TASK INSTRUCTIONS >> The answer should match the records character for character.
[Start of section]
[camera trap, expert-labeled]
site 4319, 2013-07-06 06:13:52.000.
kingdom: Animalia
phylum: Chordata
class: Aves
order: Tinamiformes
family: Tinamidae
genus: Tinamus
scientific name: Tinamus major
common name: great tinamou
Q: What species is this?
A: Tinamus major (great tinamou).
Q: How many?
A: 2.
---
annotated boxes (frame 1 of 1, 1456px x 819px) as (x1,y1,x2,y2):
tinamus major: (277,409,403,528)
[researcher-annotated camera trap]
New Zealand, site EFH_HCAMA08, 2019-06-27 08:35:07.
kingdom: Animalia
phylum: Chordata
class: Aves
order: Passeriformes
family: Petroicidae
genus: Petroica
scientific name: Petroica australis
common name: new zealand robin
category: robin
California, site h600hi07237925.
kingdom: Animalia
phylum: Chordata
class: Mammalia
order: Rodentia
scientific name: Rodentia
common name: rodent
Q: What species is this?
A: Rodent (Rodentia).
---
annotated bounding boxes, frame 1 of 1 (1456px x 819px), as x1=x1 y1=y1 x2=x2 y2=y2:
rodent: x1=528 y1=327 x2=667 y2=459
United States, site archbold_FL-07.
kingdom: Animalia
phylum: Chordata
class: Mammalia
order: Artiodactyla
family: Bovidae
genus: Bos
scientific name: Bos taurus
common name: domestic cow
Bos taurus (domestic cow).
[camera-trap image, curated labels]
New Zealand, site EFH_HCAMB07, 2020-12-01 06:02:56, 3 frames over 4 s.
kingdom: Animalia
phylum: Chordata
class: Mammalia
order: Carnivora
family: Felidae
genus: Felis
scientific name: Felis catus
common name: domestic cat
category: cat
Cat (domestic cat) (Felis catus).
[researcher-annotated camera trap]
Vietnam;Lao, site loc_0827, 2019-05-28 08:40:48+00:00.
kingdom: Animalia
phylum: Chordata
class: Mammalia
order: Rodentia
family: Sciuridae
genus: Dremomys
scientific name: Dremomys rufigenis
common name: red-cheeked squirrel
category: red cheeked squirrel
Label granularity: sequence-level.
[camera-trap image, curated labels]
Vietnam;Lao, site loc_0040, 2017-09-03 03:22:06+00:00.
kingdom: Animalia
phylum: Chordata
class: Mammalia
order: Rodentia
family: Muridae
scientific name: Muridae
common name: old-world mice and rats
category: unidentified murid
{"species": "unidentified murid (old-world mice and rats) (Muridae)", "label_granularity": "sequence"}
[End of section]
SOLVED PROBLEM >>
[camera trap, expert-labeled]
site 4319, 2013-07-06 06:13:52.000.
kingdom: Animalia
phylum: Chordata
class: Aves
order: Tinamiformes
family: Tinamidae
genus: Tinamus
scientific name: Tinamus major
common name: great tinamou
Q: What species is this?
A: Tinamus major (great tinamou).
Q: How many?
A: 2.
---
annotated boxes (frame 1 of 1, 1456px x 819px) as (x1,y1,x2,y2):
tinamus major: (277,409,403,528)
[researcher-annotated camera trap]
New Zealand, site EFH_HCAMA08, 2019-06-27 08:35:07.
kingdom: Animalia
phylum: Chordata
class: Aves
order: Passeriformes
family: Petroicidae
genus: Petroica
scientific name: Petroica australis
common name: new zealand robin
category: robin
California, site h600hi07237925.
kingdom: Animalia
phylum: Chordata
class: Mammalia
order: Rodentia
scientific name: Rodentia
common name: rodent
Q: What species is this?
A: Rodent (Rodentia).
---
annotated bounding boxes, frame 1 of 1 (1456px x 819px), as x1=x1 y1=y1 x2=x2 y2=y2:
rodent: x1=528 y1=327 x2=667 y2=459
United States, site archbold_FL-07.
kingdom: Animalia
phylum: Chordata
class: Mammalia
order: Artiodactyla
family: Bovidae
genus: Bos
scientific name: Bos taurus
common name: domestic cow
Bos taurus (domestic cow).
[camera-trap image, curated labels]
New Zealand, site EFH_HCAMB07, 2020-12-01 06:02:56, 3 frames over 4 s.
kingdom: Animalia
phylum: Chordata
class: Mammalia
order: Carnivora
family: Felidae
genus: Felis
scientific name: Felis catus
common name: domestic cat
category: cat
Cat (domestic cat) (Felis catus).
[researcher-annotated camera trap]
Vietnam;Lao, site loc_0827, 2019-05-28 08:40:48+00:00.
kingdom: Animalia
phylum: Chordata
class: Mammalia
order: Rodentia
family: Sciuridae
genus: Dremomys
scientific name: Dremomys rufigenis
common name: red-cheeked squirrel
category: red cheeked squirrel
Label granularity: sequence-level.
[camera-trap image, curated labels]
Vietnam;Lao, site loc_0040, 2017-09-03 03:22:06+00:00.
kingdom: Animalia
phylum: Chordata
class: Mammalia
order: Rodentia
family: Muridae
scientific name: Muridae
common name: old-world mice and rats
category: unidentified murid
{"species": "unidentified murid (old-world mice and rats) (Muridae)", "label_granularity": "sequence"}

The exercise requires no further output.